Insider (Law) – Definition, Meaning, and Legal Classification

The term ‘insider’ is primarily used in the legal context in connection with securities trading law or capital market law. It refers to natural or legal persons who, due to their special access to information, obtain knowledge of non-public, price-sensitive information about publicly listed companies or financial instruments. The central regulatory framework in Germany is the Securities Trading Act (WpHG), which has been supplemented by the Market Abuse Regulation (MAR) as part of the harmonization of European capital market law. The following sets out the various facets of the concept of insider and the associated legal provisions in detail.


1. The Term ‘Insider’ in a Legal Context

The term ‘insider’ is precisely defined in various laws and regulations. At its core, it concerns individuals or institutions who have access to so-called inside information.

1.1 Definition according to the Securities Trading Act and the Market Abuse Regulation

The Securities Trading Act (§ 119 WpHG) refers directly to the definitions anchored in the Market Abuse Regulation. According to Art. 8 and Art. 14 MAR, a person is considered an insider if they possess inside information that is relevant for trading on regulated markets.

1.1.1 Types of Insiders
  • Primary insider: Persons who have access to inside information due to their position within the company (for example, executive board members, supervisory board members, employees).
  • Secondary insider: Persons who receive the inside information indirectly (for example, through tipsters).

■ **REQUEST A**
Please rewrite the insider-law text from "1.1 Definition according" to "on regulated markets.", changing "regulated markets" to "organized markets".
■ **REQUEST B**
According to the insider-law text, which articles of the Market Abuse Regulation determine whether a person is considered an insider?
The records have no connection to the insider-law text.

■ **DATASET ENTRIES**
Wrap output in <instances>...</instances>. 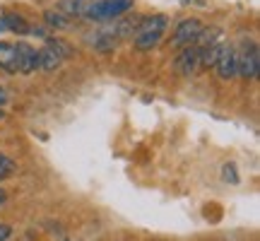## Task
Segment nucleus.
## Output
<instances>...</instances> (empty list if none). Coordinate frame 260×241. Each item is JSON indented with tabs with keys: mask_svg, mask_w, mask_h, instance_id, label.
Wrapping results in <instances>:
<instances>
[{
	"mask_svg": "<svg viewBox=\"0 0 260 241\" xmlns=\"http://www.w3.org/2000/svg\"><path fill=\"white\" fill-rule=\"evenodd\" d=\"M167 24H169V19L164 17V15L142 17L140 19V24H138V29H135V34H133V44H135V48H140V51H152V48L161 41L164 32H167Z\"/></svg>",
	"mask_w": 260,
	"mask_h": 241,
	"instance_id": "obj_1",
	"label": "nucleus"
},
{
	"mask_svg": "<svg viewBox=\"0 0 260 241\" xmlns=\"http://www.w3.org/2000/svg\"><path fill=\"white\" fill-rule=\"evenodd\" d=\"M128 10H133V0H94L87 8L84 17L92 22H113Z\"/></svg>",
	"mask_w": 260,
	"mask_h": 241,
	"instance_id": "obj_2",
	"label": "nucleus"
},
{
	"mask_svg": "<svg viewBox=\"0 0 260 241\" xmlns=\"http://www.w3.org/2000/svg\"><path fill=\"white\" fill-rule=\"evenodd\" d=\"M203 27H205V24L200 22V19H183V22L176 27L174 37H171V44H174L176 48L190 46V44H195V41H198V37H200Z\"/></svg>",
	"mask_w": 260,
	"mask_h": 241,
	"instance_id": "obj_3",
	"label": "nucleus"
},
{
	"mask_svg": "<svg viewBox=\"0 0 260 241\" xmlns=\"http://www.w3.org/2000/svg\"><path fill=\"white\" fill-rule=\"evenodd\" d=\"M236 75H241L246 80H253L258 75V46L255 44L246 46L243 53H236Z\"/></svg>",
	"mask_w": 260,
	"mask_h": 241,
	"instance_id": "obj_4",
	"label": "nucleus"
},
{
	"mask_svg": "<svg viewBox=\"0 0 260 241\" xmlns=\"http://www.w3.org/2000/svg\"><path fill=\"white\" fill-rule=\"evenodd\" d=\"M198 65H200V46H195V44L183 46L181 53L176 56V61H174V68L181 75H193L198 70Z\"/></svg>",
	"mask_w": 260,
	"mask_h": 241,
	"instance_id": "obj_5",
	"label": "nucleus"
},
{
	"mask_svg": "<svg viewBox=\"0 0 260 241\" xmlns=\"http://www.w3.org/2000/svg\"><path fill=\"white\" fill-rule=\"evenodd\" d=\"M17 73L31 75L39 70V51L29 44H17Z\"/></svg>",
	"mask_w": 260,
	"mask_h": 241,
	"instance_id": "obj_6",
	"label": "nucleus"
},
{
	"mask_svg": "<svg viewBox=\"0 0 260 241\" xmlns=\"http://www.w3.org/2000/svg\"><path fill=\"white\" fill-rule=\"evenodd\" d=\"M214 68H217V75L222 80H234L236 77V51L232 46H222Z\"/></svg>",
	"mask_w": 260,
	"mask_h": 241,
	"instance_id": "obj_7",
	"label": "nucleus"
},
{
	"mask_svg": "<svg viewBox=\"0 0 260 241\" xmlns=\"http://www.w3.org/2000/svg\"><path fill=\"white\" fill-rule=\"evenodd\" d=\"M0 68L5 73H17V48L10 41H0Z\"/></svg>",
	"mask_w": 260,
	"mask_h": 241,
	"instance_id": "obj_8",
	"label": "nucleus"
},
{
	"mask_svg": "<svg viewBox=\"0 0 260 241\" xmlns=\"http://www.w3.org/2000/svg\"><path fill=\"white\" fill-rule=\"evenodd\" d=\"M60 63H63V56L56 53L51 46H46V48H41V51H39V70L51 73V70H56Z\"/></svg>",
	"mask_w": 260,
	"mask_h": 241,
	"instance_id": "obj_9",
	"label": "nucleus"
},
{
	"mask_svg": "<svg viewBox=\"0 0 260 241\" xmlns=\"http://www.w3.org/2000/svg\"><path fill=\"white\" fill-rule=\"evenodd\" d=\"M3 17V22H5V29H10V32H15V34H29V24L27 19H22L19 15H12V12H5V15H0Z\"/></svg>",
	"mask_w": 260,
	"mask_h": 241,
	"instance_id": "obj_10",
	"label": "nucleus"
},
{
	"mask_svg": "<svg viewBox=\"0 0 260 241\" xmlns=\"http://www.w3.org/2000/svg\"><path fill=\"white\" fill-rule=\"evenodd\" d=\"M222 51V44H212V46H203L200 48V65L203 68H214L217 63V56Z\"/></svg>",
	"mask_w": 260,
	"mask_h": 241,
	"instance_id": "obj_11",
	"label": "nucleus"
},
{
	"mask_svg": "<svg viewBox=\"0 0 260 241\" xmlns=\"http://www.w3.org/2000/svg\"><path fill=\"white\" fill-rule=\"evenodd\" d=\"M44 19H46L48 27H56V29H65L68 24H70L68 15L60 12V10H48V12H44Z\"/></svg>",
	"mask_w": 260,
	"mask_h": 241,
	"instance_id": "obj_12",
	"label": "nucleus"
},
{
	"mask_svg": "<svg viewBox=\"0 0 260 241\" xmlns=\"http://www.w3.org/2000/svg\"><path fill=\"white\" fill-rule=\"evenodd\" d=\"M17 174V164L12 162L10 157H5V155H0V181H5V178L15 176Z\"/></svg>",
	"mask_w": 260,
	"mask_h": 241,
	"instance_id": "obj_13",
	"label": "nucleus"
},
{
	"mask_svg": "<svg viewBox=\"0 0 260 241\" xmlns=\"http://www.w3.org/2000/svg\"><path fill=\"white\" fill-rule=\"evenodd\" d=\"M46 46H51L56 53H60L63 58H68L70 53H73V48H70V44H65L63 39H53V37H48L46 39Z\"/></svg>",
	"mask_w": 260,
	"mask_h": 241,
	"instance_id": "obj_14",
	"label": "nucleus"
},
{
	"mask_svg": "<svg viewBox=\"0 0 260 241\" xmlns=\"http://www.w3.org/2000/svg\"><path fill=\"white\" fill-rule=\"evenodd\" d=\"M222 178L226 181V184H239L236 167H234V164H224V167H222Z\"/></svg>",
	"mask_w": 260,
	"mask_h": 241,
	"instance_id": "obj_15",
	"label": "nucleus"
},
{
	"mask_svg": "<svg viewBox=\"0 0 260 241\" xmlns=\"http://www.w3.org/2000/svg\"><path fill=\"white\" fill-rule=\"evenodd\" d=\"M10 234H12V227L10 224H0V241L10 239Z\"/></svg>",
	"mask_w": 260,
	"mask_h": 241,
	"instance_id": "obj_16",
	"label": "nucleus"
},
{
	"mask_svg": "<svg viewBox=\"0 0 260 241\" xmlns=\"http://www.w3.org/2000/svg\"><path fill=\"white\" fill-rule=\"evenodd\" d=\"M8 102V94H5V89H3V87H0V106H3V104Z\"/></svg>",
	"mask_w": 260,
	"mask_h": 241,
	"instance_id": "obj_17",
	"label": "nucleus"
},
{
	"mask_svg": "<svg viewBox=\"0 0 260 241\" xmlns=\"http://www.w3.org/2000/svg\"><path fill=\"white\" fill-rule=\"evenodd\" d=\"M5 203V191H3V188H0V205Z\"/></svg>",
	"mask_w": 260,
	"mask_h": 241,
	"instance_id": "obj_18",
	"label": "nucleus"
},
{
	"mask_svg": "<svg viewBox=\"0 0 260 241\" xmlns=\"http://www.w3.org/2000/svg\"><path fill=\"white\" fill-rule=\"evenodd\" d=\"M0 32H5V22H3V17H0Z\"/></svg>",
	"mask_w": 260,
	"mask_h": 241,
	"instance_id": "obj_19",
	"label": "nucleus"
},
{
	"mask_svg": "<svg viewBox=\"0 0 260 241\" xmlns=\"http://www.w3.org/2000/svg\"><path fill=\"white\" fill-rule=\"evenodd\" d=\"M178 3H193V0H178Z\"/></svg>",
	"mask_w": 260,
	"mask_h": 241,
	"instance_id": "obj_20",
	"label": "nucleus"
}]
</instances>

■ **EXERCISE SOLUTION A**
1.1 Definition according to the Securities Trading Act and the Market Abuse Regulation

The Securities Trading Act (§ 119 WpHG) refers directly to the definitions anchored in the Market Abuse Regulation. According to Art. 8 and Art. 14 MAR, a person is considered an insider if they possess inside information that is relevant for trading on organized markets.

■ **EXERCISE SOLUTION B**
Art. 8 and Art. 14 MAR.